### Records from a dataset
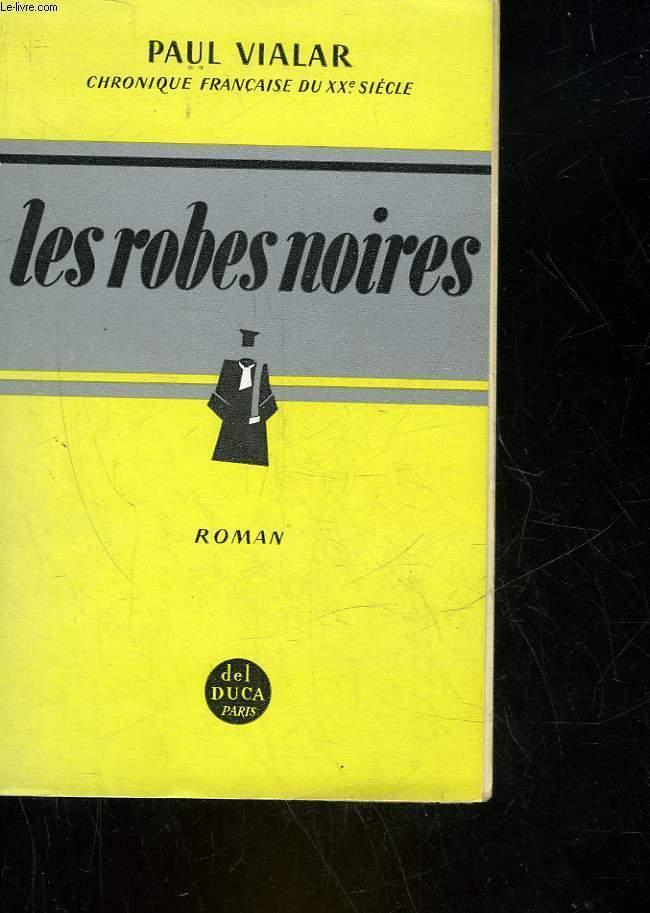 CHRONIQUE FRANCAISE DU XX° SIECLE - LES ROBES NOIRES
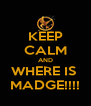 KEEP CALM AND WHERE IS  MADGE!!!! - Personalised Poster A4 size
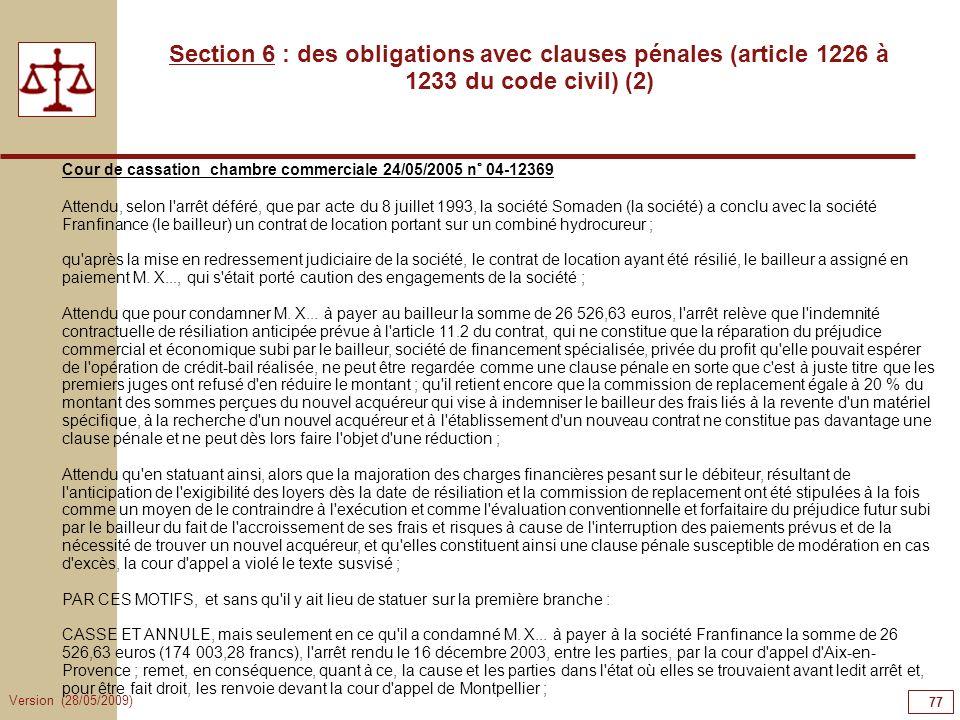 Version (28/05/2009) 77 Section 6 : des obligations avec clauses pénales (article 1226 à 1233 du code civil) (2) Cour de cassation chambre commerciale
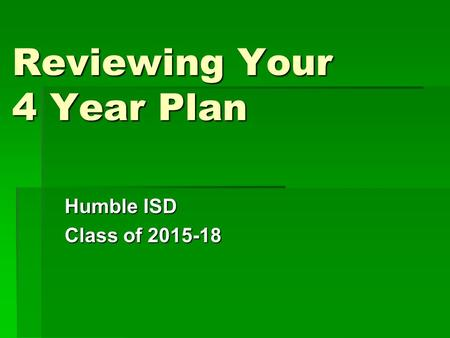 Reviewing Your 4 Year Plan Humble ISD Class of 2015-18.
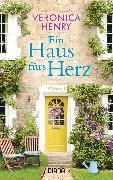 Cover-Bild zu Ein Haus fürs Herz (eBook) von Henry, Veronica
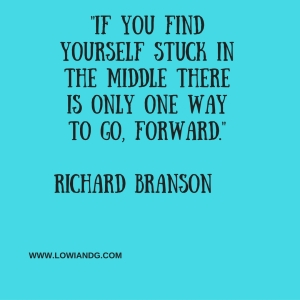 %22If you find yourself stuck in the middle there is only one way to go, forward.%22Richard Branson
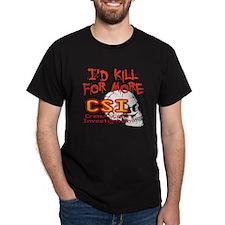 I'd Kill For More CSI T-Shirt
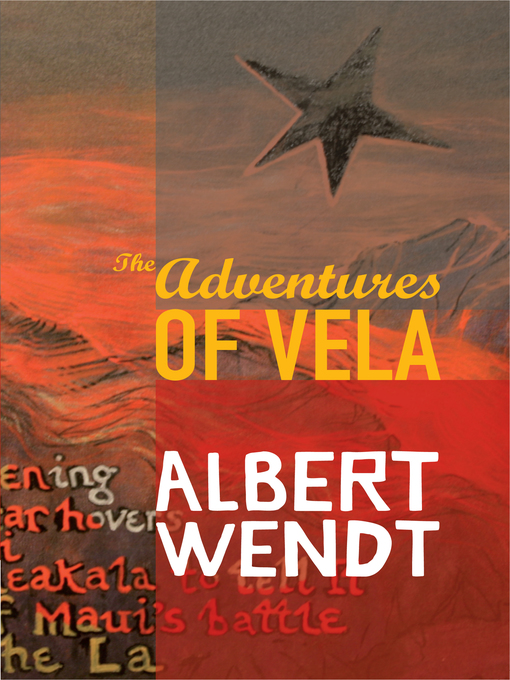 Title details for The Adventures of Vela by Albert Wendt - Available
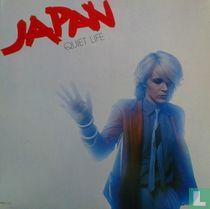 Quiet Life & Live in Japan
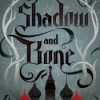 Shadow and Bone - Lauren Fortgang, Leigh Bardugo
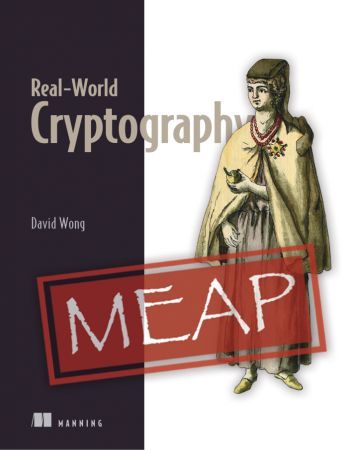 Real-World Cryptography (MEAP V6)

### Work task
Please transcribe the entries precisely and omit any images they hold.

### Written response
 CHRONIQUE FRANCAISE DU XX° SIECLE - LES ROBES NOIRES
 KEEP CALM AND WHERE IS  MADGE!!!! - Personalised Poster A4 size
 Version (28/05/2009) 77 Section 6 : des obligations avec clauses pénales (article 1226 à 1233 du code civil) (2) Cour de cassation chambre commerciale
 Reviewing Your 4 Year Plan Humble ISD Class of 2015-18.
 Cover-Bild zu Ein Haus fürs Herz (eBook) von Henry, Veronica
 %22If you find yourself stuck in the middle there is only one way to go, forward.%22Richard Branson
 I'd Kill For More CSI T-Shirt
 Title details for The Adventures of Vela by Albert Wendt - Available
 Quiet Life & Live in Japan
 Shadow and Bone - Lauren Fortgang, Leigh Bardugo
 Real-World Cryptography (MEAP V6)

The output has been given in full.